Activity:
Everything in the records except the pictures needs to be printed again exactly.

-- Extracted information follows --

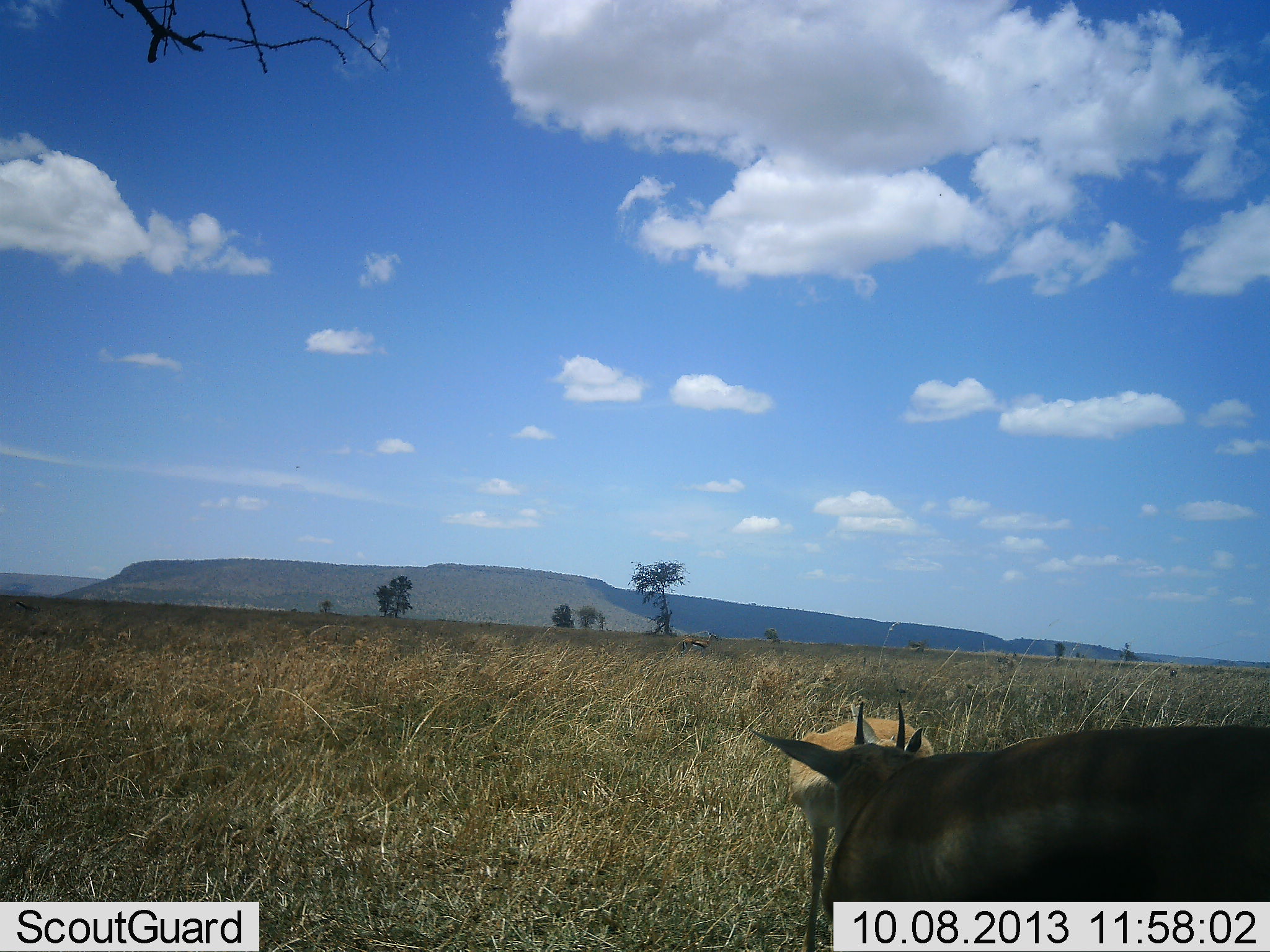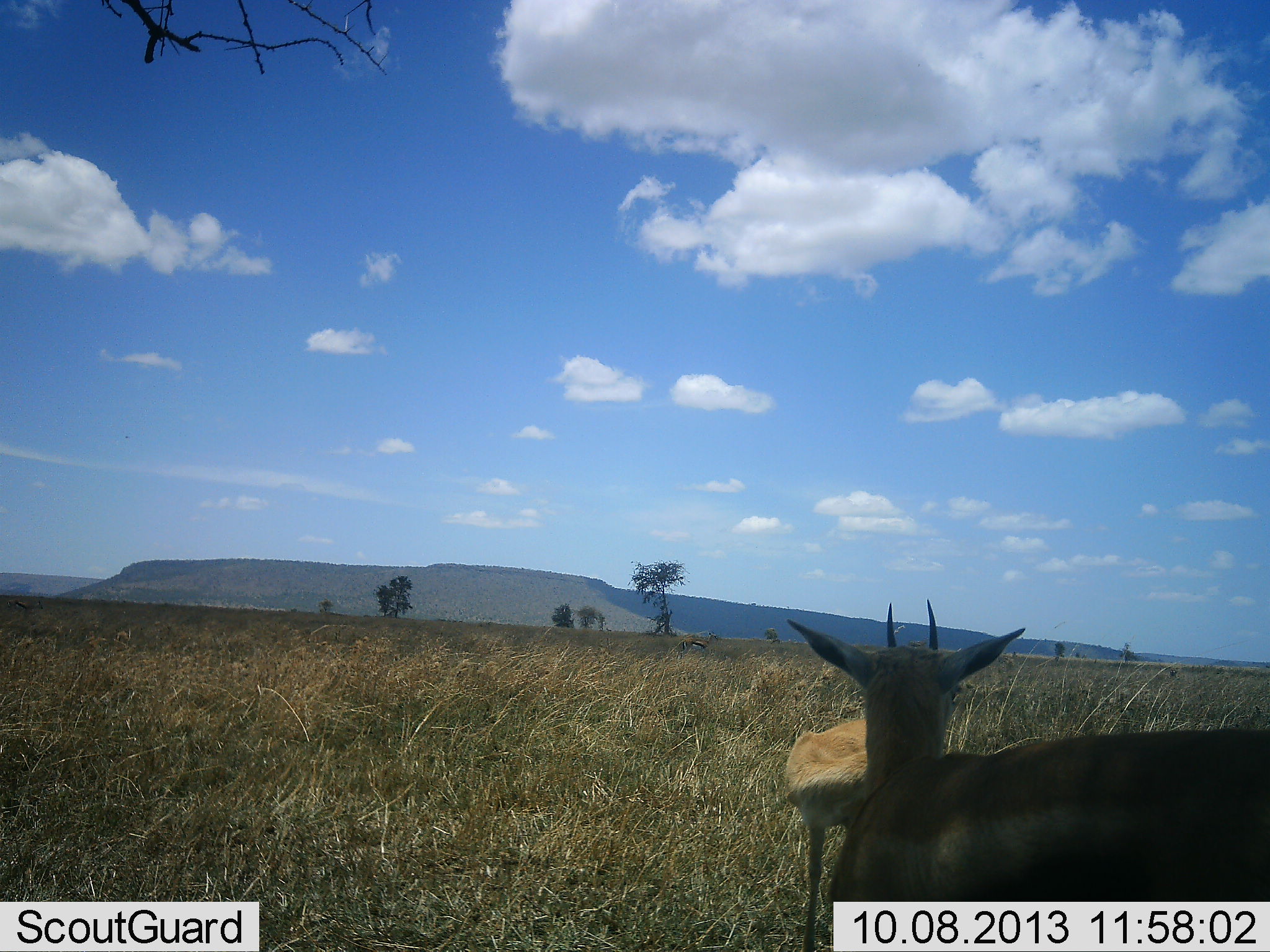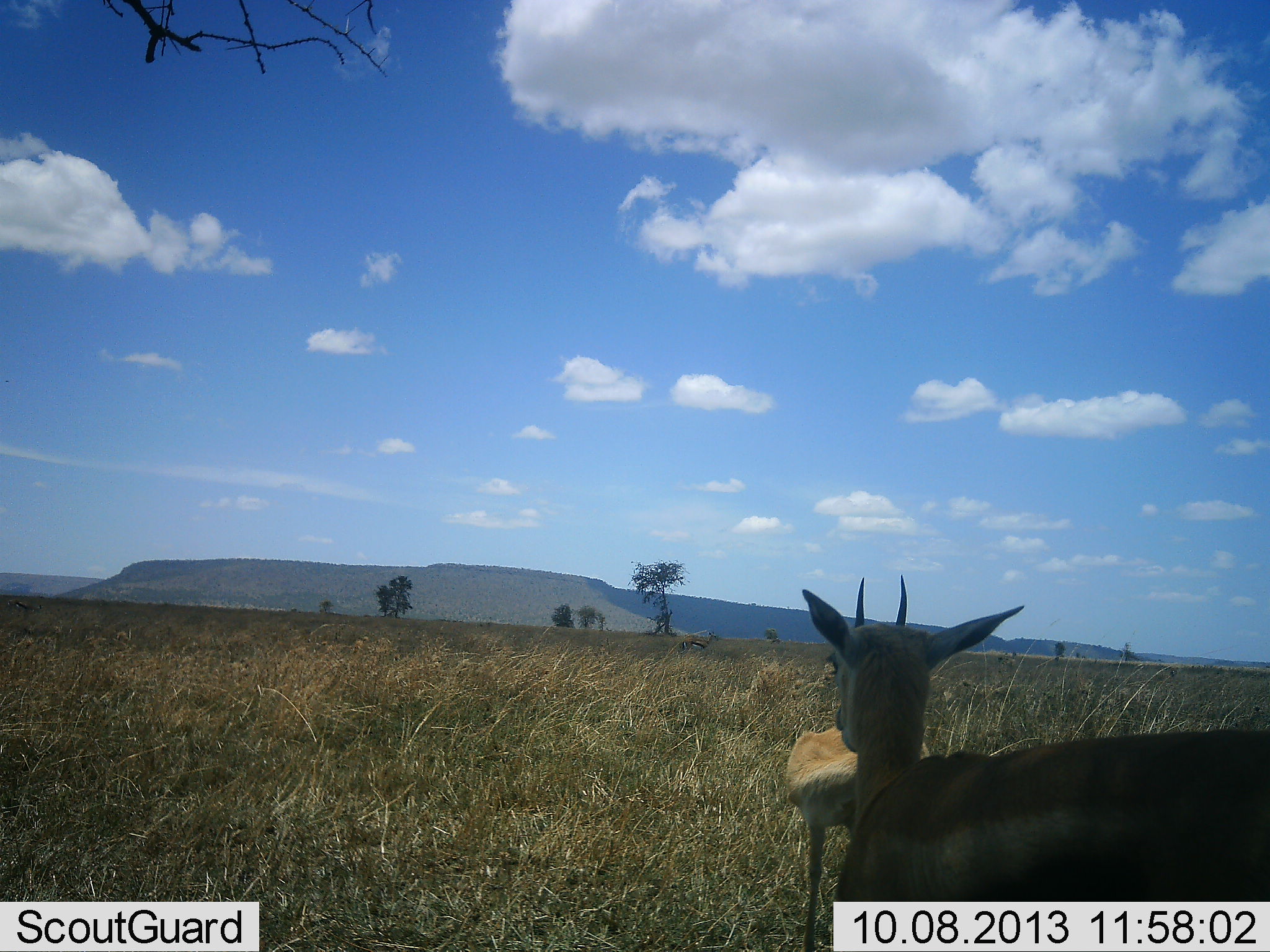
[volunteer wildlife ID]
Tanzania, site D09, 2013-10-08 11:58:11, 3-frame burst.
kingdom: Animalia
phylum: Chordata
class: Mammalia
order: Artiodactyla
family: Bovidae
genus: Eudorcas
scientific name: Eudorcas thomsonii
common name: thomson's gazelle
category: gazellethomsons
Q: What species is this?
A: Gazellethomsons (thomson's gazelle) (Eudorcas thomsonii).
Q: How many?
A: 2.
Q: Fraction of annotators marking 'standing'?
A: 78%.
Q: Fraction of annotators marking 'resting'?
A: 0%.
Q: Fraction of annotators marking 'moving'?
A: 11%.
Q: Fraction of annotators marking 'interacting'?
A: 0%.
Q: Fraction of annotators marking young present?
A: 6%.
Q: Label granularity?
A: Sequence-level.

-- Extracted information concluded --

Response to this task:
[volunteer wildlife ID]
Tanzania, site D09, 2013-10-08 11:58:11, 3-frame burst.
kingdom: Animalia
phylum: Chordata
class: Mammalia
order: Artiodactyla
family: Bovidae
genus: Eudorcas
scientific name: Eudorcas thomsonii
common name: thomson's gazelle
category: gazellethomsons
Q: What species is this?
A: Gazellethomsons (thomson's gazelle) (Eudorcas thomsonii).
Q: How many?
A: 2.
Q: Fraction of annotators marking 'standing'?
A: 78%.
Q: Fraction of annotators marking 'resting'?
A: 0%.
Q: Fraction of annotators marking 'moving'?
A: 11%.
Q: Fraction of annotators marking 'interacting'?
A: 0%.
Q: Fraction of annotators marking young present?
A: 6%.
Q: Label granularity?
A: Sequence-level.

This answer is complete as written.